There were 11 domestic deals in 2015 worth US$1.5bn, with local oil and gas companies such as Seplat Petroleum and FIRST Exploration & Petroleum Development Company dominating the deal flow with the acquisition of Oil Mining Licenses as oil majors such as Shell and Chevron are exiting their Nigerian assets. The country’s rich natural resources mean the energy, mining and utilities sector still delivered more deals than any other sector, 28% of total deal volume and 54% of deal value, and distress among exploration and production and oilfield services companies amid the downturn in oil prices is sure to yield more opportunities in the sector in 2016.
 
Another appealing aspect of the Nigerian deal market is that it has diversified beyond natural resources and has established a firm market for M&A in the TMT, financial services and consumer sectors, which all account for an increasing share of deal volume.

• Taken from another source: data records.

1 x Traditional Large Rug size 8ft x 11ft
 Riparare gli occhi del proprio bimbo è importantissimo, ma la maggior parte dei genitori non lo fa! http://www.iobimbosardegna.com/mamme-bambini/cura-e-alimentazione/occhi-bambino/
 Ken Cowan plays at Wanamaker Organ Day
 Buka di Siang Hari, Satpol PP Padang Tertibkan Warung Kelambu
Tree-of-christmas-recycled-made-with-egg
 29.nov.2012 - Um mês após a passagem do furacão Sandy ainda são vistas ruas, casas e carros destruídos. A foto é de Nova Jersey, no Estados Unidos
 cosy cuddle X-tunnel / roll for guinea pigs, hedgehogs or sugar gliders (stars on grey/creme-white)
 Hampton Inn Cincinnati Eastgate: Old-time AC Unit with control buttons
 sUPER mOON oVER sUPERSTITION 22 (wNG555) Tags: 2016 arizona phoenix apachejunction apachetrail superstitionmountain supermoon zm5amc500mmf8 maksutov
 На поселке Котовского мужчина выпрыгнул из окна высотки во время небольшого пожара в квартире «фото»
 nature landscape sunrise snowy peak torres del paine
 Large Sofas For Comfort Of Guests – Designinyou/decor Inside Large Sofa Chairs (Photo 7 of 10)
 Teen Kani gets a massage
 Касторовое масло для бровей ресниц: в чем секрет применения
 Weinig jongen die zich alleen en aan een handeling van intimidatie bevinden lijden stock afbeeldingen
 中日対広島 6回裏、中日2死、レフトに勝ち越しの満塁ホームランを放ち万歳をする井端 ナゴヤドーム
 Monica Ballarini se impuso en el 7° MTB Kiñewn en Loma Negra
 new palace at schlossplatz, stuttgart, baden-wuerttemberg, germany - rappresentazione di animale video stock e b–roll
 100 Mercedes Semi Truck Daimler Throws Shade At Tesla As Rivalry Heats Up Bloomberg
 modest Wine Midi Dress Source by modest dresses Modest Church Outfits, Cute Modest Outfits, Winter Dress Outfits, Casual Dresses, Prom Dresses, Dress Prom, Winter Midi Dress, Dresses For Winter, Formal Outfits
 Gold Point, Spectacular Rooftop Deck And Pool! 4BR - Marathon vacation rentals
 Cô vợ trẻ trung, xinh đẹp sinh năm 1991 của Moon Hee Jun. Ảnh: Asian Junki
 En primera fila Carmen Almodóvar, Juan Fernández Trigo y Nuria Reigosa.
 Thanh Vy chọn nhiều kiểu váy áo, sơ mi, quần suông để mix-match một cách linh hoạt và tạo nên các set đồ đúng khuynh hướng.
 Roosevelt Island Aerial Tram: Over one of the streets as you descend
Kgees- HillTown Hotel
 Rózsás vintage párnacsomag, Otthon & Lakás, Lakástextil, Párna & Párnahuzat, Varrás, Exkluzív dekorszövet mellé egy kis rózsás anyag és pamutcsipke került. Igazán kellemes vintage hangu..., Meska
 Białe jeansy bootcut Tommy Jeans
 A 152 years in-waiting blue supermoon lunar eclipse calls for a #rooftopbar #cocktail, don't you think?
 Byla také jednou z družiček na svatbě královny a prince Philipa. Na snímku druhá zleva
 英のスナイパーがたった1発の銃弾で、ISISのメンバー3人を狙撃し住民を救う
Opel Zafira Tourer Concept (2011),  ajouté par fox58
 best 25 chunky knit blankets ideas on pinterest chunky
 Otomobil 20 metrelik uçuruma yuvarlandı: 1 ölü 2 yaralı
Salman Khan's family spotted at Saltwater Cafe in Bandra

Deals such as US-based cereal maker Kellogg’s US$450m acquisition of food distributor Multi-pro Enterprise, and Unilever’s proposed US$215m investment for a 25% stake in Unilever Nigeria, are examples of a deal market that offers opportunities across a variety of industries and demonstrate the strength of Nigeria’s consumer market. The growth in sectors outside of oil and gas has proven to be especially attractive for private equity players, who see Nigeria as offering targets of sufficient size to serve as platforms for regional and pan-African expansion. One example is UK-based private equity firm Actis’s $62m purchase of a majority stake in Sigma Pensions. “Private equity investors who are looking for businesses of a certain scale make a first investment of around US$15m, and then follow up with a rollup strategy where, through the platform, they acquire other smaller players. This enables private equity investors to deploy a more sizable chunk of a fund,” says Olorode. Bumpy road The Nigerian M&A market also poses risks, says Olorode, adding that currency risk re​mains a primary concern. Uncertainty around regulation is a second concern, especially after MTN, the largest mobile operator in Africa, incurred a US$5.2bn fine from Nigerian authorities (which was subsequently reduced) for failing to cut off unregistered users. The original fine was double MTN’s annual profits. Despite these concerns, however, the outlook for Nigerian M&A in 2016 is positive. The presidential election in 2015 resulted in a smooth handover of power, which will take much uncertainty out of the market. “We closed five deals in 2015 including acting as exclusive adviser to FBN Holdings Plc on the sale of its 100% equity in FBN Microfinance Bank to Letshego Holdings Limited," says Olorode. On his thoughts for 2016, Olorode explains that “compared to 2015, this year should be much better. Last year investors were hesitant due to risks associated with the election and the volatility of the Naira. We could see an increase of as much as 50% in deal volume because last year was quite modest.”